Celui-ci est celui d’un marin Philippin photographié il y a peu au travers d’un chaumard, le regard fixé vers la rivière Mersey à Liverpool. Il passe une touline, simple geste de marin, et pourtant, dans cette image, tout un monde se concentre. Au-delà du dialogue muet bien rodé avec l’équipage du remorqueur, les échanges de regards en disent long. D’un côté de l’aussière, on se dit qu’on est bien loti, que le foyer chaleureux retrouvé le soir même aura une saveur particulière. De l’autre, on s’interpelle inconsciemment devant la ruche opulente des pays occidentaux…

Le marin Philippin part parfois jusqu’à quatorze mois, loin des siens. Son pays l’y pousse, l’y organise : le gouvernement Philippin a fait de la mer un commerce national. Une part de son salaire revient à l’État, l’autre nourrit sa famille. Ainsi, pendant qu’il manœuvre cette aussière, quelque part à des milliers de milles, des enfants grandissent sans lui. En quelques années de photographie, j’ai souvent croisé des marins Philippins. Le sourire est culturel chez eux. C’est la première fois que je croise un visage aussi fermé. C’est sans doute que ma présence n’a pas été détectée…

Une courte distance entre remorqueur et remorqué, certes, mais un univers entre deux mondes maritimes. Le noir et blanc renforce cette distance : il abolit la couleur des pavillons, des compagnies, pour ne garder que la texture de l’acier, de la corde, du sel et de la peau. Ce regard semble nous interroger de bien des manières.

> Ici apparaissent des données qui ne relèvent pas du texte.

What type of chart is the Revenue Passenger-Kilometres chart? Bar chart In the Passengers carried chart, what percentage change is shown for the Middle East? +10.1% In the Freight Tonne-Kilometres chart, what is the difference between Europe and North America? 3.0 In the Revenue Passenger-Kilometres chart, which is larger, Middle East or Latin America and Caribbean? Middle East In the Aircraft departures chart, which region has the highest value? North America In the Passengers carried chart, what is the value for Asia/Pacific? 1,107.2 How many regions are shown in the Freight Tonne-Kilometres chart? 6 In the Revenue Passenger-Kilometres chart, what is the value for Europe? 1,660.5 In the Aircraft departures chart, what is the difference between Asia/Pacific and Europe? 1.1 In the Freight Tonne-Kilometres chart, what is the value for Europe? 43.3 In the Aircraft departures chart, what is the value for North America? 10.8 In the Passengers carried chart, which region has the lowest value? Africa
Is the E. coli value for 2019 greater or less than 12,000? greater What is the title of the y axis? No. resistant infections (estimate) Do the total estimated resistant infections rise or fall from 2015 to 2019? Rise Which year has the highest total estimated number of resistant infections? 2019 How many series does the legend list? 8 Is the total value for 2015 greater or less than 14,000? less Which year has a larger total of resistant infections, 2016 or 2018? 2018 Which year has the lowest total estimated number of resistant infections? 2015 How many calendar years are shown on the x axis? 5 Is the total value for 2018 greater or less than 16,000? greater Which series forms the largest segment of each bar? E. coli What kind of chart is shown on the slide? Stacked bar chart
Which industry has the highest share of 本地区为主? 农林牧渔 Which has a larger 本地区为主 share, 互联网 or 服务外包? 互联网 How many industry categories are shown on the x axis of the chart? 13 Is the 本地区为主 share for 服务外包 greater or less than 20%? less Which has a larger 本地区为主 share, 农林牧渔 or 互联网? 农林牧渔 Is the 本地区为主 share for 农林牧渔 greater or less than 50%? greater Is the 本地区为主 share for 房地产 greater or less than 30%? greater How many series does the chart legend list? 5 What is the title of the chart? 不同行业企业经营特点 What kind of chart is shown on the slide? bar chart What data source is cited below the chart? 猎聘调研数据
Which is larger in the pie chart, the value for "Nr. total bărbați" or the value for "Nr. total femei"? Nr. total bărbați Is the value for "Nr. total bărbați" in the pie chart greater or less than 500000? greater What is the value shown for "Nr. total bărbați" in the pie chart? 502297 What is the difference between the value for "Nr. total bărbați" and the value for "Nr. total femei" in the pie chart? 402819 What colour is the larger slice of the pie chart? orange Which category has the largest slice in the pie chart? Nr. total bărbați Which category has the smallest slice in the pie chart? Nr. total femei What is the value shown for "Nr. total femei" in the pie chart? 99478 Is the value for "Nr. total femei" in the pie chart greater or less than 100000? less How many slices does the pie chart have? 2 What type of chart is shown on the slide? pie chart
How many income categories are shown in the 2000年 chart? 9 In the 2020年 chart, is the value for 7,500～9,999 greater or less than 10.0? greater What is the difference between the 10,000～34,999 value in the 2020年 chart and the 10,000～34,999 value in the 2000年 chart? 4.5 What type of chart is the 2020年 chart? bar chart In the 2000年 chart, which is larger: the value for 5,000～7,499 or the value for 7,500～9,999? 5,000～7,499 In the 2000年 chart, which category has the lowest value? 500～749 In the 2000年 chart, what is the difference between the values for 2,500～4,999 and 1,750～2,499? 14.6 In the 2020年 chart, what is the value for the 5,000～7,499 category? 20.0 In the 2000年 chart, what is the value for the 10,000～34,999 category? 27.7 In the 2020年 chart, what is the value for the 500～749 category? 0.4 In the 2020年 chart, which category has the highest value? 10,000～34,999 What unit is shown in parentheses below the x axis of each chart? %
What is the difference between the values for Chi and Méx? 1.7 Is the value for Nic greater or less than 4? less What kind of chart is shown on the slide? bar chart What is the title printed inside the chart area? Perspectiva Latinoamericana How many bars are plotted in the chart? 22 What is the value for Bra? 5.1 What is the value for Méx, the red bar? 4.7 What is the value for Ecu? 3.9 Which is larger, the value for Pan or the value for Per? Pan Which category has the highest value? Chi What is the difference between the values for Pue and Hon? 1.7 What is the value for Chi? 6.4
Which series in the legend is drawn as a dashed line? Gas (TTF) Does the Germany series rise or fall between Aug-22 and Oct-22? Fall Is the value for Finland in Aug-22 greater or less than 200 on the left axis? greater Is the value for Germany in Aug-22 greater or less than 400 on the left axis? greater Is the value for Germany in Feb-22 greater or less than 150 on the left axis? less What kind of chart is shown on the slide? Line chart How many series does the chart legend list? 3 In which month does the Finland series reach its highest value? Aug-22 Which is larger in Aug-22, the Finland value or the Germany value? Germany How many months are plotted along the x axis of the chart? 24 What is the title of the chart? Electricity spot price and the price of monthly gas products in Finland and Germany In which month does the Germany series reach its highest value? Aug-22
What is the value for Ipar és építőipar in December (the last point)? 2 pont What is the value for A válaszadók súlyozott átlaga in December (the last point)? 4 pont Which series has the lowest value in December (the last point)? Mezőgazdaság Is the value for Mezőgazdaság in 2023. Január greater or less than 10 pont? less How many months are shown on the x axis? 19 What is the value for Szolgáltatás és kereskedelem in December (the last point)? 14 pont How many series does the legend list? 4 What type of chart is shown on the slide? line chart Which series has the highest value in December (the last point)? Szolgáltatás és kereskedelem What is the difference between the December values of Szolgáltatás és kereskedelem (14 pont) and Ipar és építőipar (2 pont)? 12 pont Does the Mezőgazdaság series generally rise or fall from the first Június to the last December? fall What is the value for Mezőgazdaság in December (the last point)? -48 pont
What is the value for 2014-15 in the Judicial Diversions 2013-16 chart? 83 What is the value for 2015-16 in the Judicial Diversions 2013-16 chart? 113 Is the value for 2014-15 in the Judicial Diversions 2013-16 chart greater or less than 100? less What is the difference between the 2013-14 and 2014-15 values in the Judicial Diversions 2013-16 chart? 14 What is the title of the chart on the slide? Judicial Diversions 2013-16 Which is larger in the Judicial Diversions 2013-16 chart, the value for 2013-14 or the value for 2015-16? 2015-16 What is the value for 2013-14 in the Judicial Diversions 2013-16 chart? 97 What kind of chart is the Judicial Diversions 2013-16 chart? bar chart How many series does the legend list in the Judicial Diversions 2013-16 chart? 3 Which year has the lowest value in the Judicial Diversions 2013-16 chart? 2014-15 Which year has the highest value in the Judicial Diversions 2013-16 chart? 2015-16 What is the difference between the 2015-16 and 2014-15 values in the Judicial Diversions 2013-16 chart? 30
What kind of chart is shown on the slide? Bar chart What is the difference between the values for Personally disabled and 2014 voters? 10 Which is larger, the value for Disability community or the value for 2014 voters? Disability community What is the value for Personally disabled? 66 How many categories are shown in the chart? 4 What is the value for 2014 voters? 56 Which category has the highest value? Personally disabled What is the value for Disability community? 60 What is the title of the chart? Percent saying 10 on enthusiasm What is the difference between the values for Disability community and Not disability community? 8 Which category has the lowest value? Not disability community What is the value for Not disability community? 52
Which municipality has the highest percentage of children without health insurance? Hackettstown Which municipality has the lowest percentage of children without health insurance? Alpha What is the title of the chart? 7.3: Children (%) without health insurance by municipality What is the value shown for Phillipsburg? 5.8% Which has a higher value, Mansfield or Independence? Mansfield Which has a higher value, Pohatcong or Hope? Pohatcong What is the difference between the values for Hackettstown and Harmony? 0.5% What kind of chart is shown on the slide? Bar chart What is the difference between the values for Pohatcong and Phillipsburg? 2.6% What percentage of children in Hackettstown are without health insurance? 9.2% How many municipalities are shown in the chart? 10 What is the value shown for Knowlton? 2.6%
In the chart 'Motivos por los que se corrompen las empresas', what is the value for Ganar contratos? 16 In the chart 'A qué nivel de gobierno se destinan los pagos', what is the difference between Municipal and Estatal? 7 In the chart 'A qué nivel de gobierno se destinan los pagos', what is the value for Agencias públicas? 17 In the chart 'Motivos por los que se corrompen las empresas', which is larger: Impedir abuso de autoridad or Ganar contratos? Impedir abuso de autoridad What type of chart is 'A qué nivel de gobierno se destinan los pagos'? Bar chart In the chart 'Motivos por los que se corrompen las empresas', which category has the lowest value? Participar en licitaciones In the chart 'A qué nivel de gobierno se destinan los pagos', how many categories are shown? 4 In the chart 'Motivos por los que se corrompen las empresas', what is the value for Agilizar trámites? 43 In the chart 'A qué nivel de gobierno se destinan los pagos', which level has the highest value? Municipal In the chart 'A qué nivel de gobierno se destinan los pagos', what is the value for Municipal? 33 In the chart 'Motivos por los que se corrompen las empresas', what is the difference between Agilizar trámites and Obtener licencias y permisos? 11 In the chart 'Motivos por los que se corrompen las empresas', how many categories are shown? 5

La marine marchande Française, plus discrète, tente de tracer un autre sillage. Elle défend une voie plus juste, plus humaine : respect du marin, formation, sécurité, dignité. C’est une flotte plus modeste, mais animée par des valeurs fortes, une exception dans un système mondialisé qui, trop souvent, use les hommes comme il use les coques.

Derrière ce cercle de métal rouillé, l’homme est à la fois prisonnier et témoin. Dans son œil, à peine visible, passe tout le poids du commerce et de la mer.